2 of evaluating definite integrals

[Beeorz]

Homework Statement

1)Evaluate the definite integral using FTC:
$$\int_1^4 \left( \frac{d}{dt} \sqrt{4+3t^4} \right)dt$$


2)Evaluate the definite integral:
$$\int_{-2}^6 f(x)dx$$

f(x)=
{x if x<1}
{1/x if x>=1}

Homework Equations

The Attempt at a Solution

Having trouble getting the anti-derivative it seems...
1)$$\int_1^4 \sqrt{4} + \int_1^4 \sqrt{3t^4}$$

$$2\int_1^4 1 + \sqrt{3} \int_1^4 t^2$$

$$2x + \sqrt{3} \frac {t^3}{3}$$



2)$$\int_{-2}^0 x + \int_1^6 \frac {1}{x}$$

$$\int_{-2}^0 \frac {1}{2}x^2 + \int_1^6 \ln \abs{x}$$



Anyways, I hope someone answers :\...took quite some time learning the tex format.

 

[Beeorz]

I figured them both out!

 

[Defennder]

Homework Statement

1)Evaluate the definite integral using FTC:
$$\int_1^4 \left( \frac{d}{dt} \sqrt{4+3t^4} \right)dt$$


2)Evaluate the definite integral:
$$\int_{-2}^6 f(x)dx$$

f(x)=
{x if x<1}
{1/x if x>=1}

Homework Equations

The Attempt at a Solution

Having trouble getting the anti-derivative it seems...

--- Material provided ---
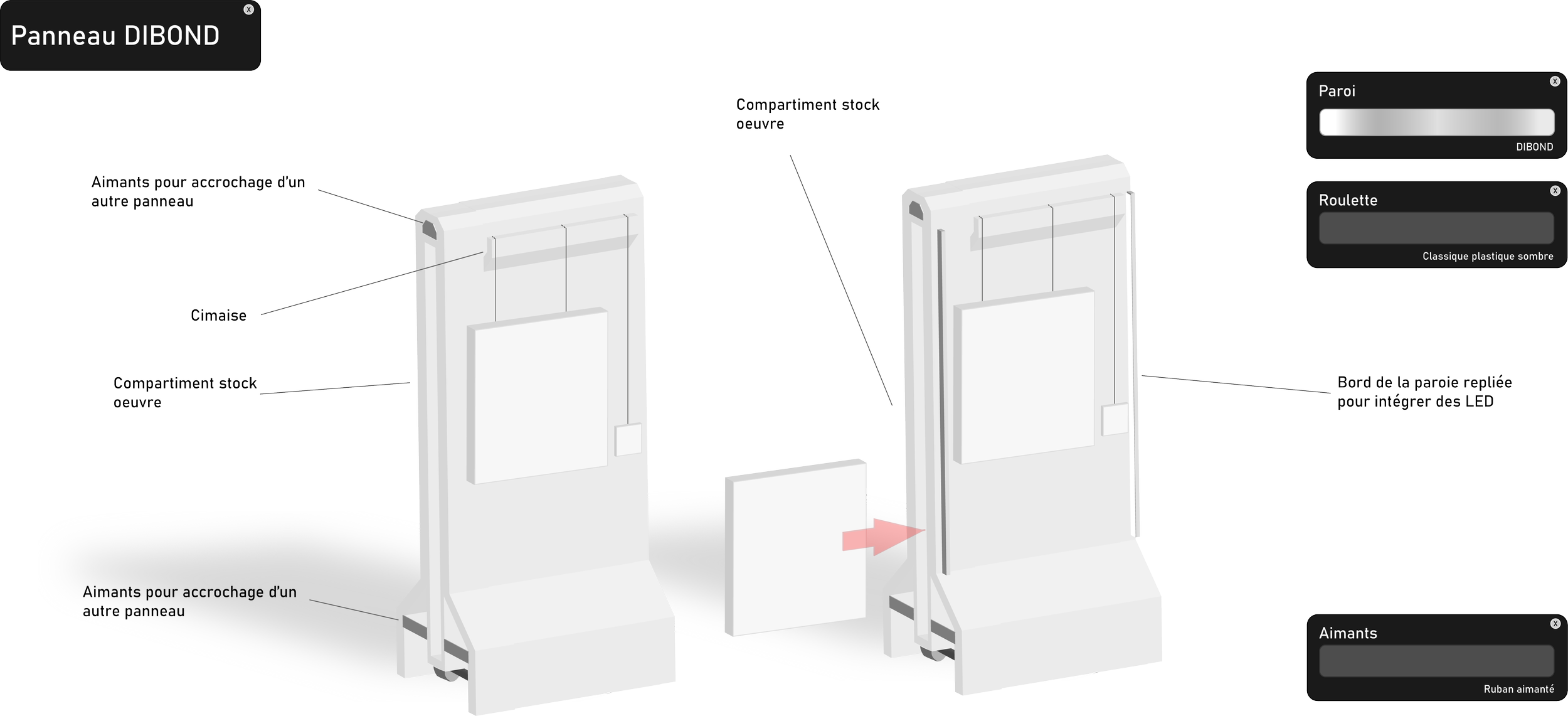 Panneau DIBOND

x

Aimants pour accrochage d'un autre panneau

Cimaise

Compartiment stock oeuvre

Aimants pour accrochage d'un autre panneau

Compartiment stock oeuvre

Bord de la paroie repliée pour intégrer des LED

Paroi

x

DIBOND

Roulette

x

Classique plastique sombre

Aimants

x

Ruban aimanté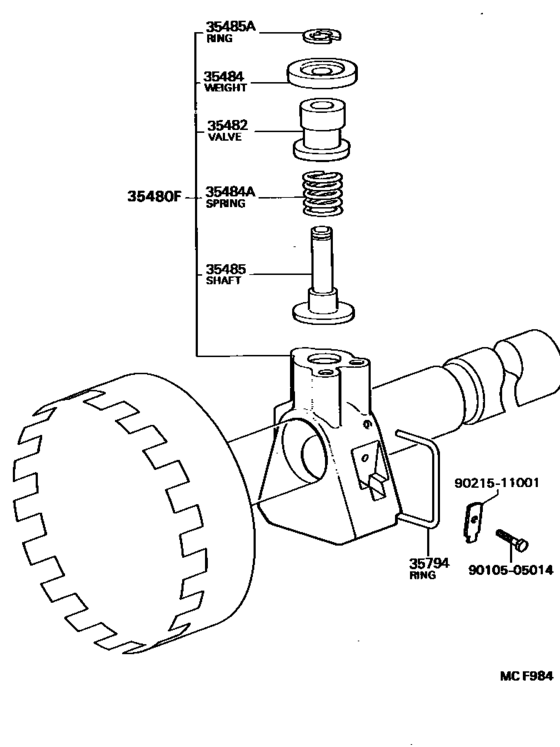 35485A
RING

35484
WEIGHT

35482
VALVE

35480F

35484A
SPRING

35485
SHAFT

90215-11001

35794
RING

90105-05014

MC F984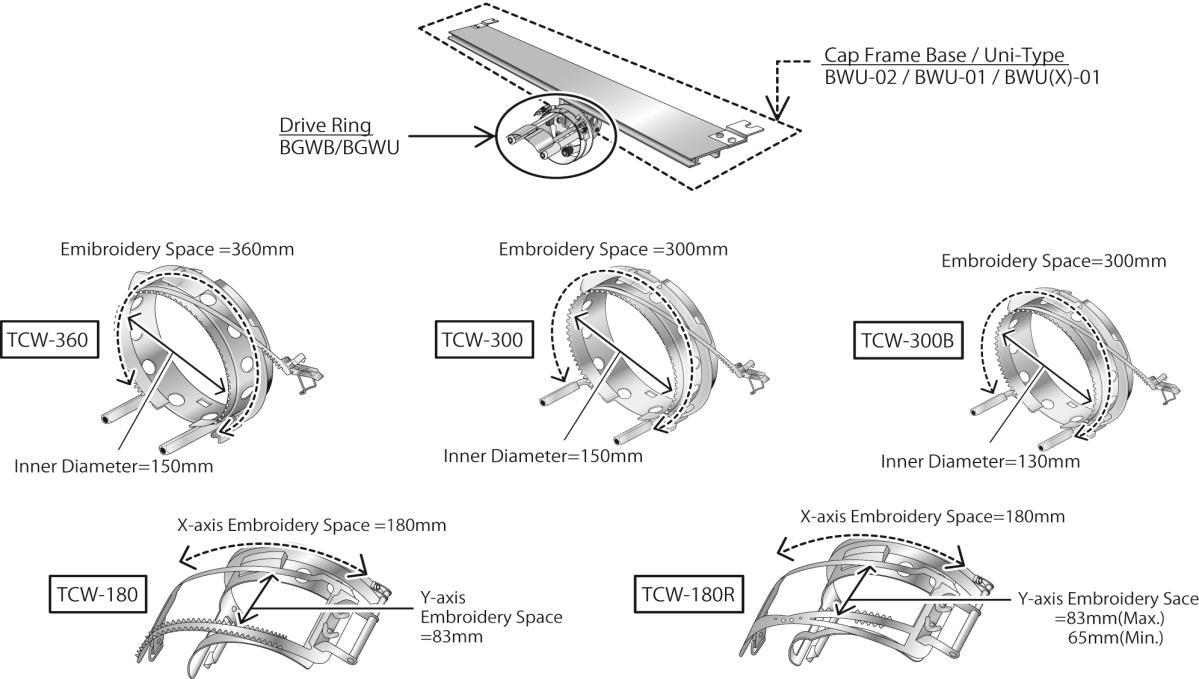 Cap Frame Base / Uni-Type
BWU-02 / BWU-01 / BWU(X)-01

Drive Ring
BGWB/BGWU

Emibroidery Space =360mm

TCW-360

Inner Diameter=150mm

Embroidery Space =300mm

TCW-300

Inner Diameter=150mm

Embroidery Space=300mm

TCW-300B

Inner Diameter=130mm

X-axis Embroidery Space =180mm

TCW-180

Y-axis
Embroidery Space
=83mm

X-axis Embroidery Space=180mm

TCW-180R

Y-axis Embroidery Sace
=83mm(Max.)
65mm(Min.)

--- Problems and tasks ---
**A.** Which distinct section headings appear in the forum thread on definite integrals, with each listed once?
**B.** Could you carry on the definite integrals thread from the point where its text stops?

--- Responses per task ---
**A.**
Homework Statement
Homework Equations
The Attempt at a Solution

**B.**
1)$$\int_1^4 \sqrt{4} + \int_1^4 \sqrt{3t^4}$$

$$2\int_1^4 1 + \sqrt{3} \int_1^4 t^2$$

$$2x + \sqrt{3} \frac {t^3}{3}$$

For one thing, you only need observe that the question asks you to find the anti-derivative of a derivative. Your approach appears correct but a little off. You appear to have improperly split up the square root term. $$\sqrt{a+b} \neq \sqrt{a} + \sqrt{b}$$.

2)$$\int_{-2}^0 x + \int_1^6 \frac {1}{x}$$
$$\int_{-2}^0 \frac {1}{2}x^2 + \int_1^6 \ln \abs{x}$$

You're forgetting the interval for 0<x<1.

EDIT: Two minutes too late...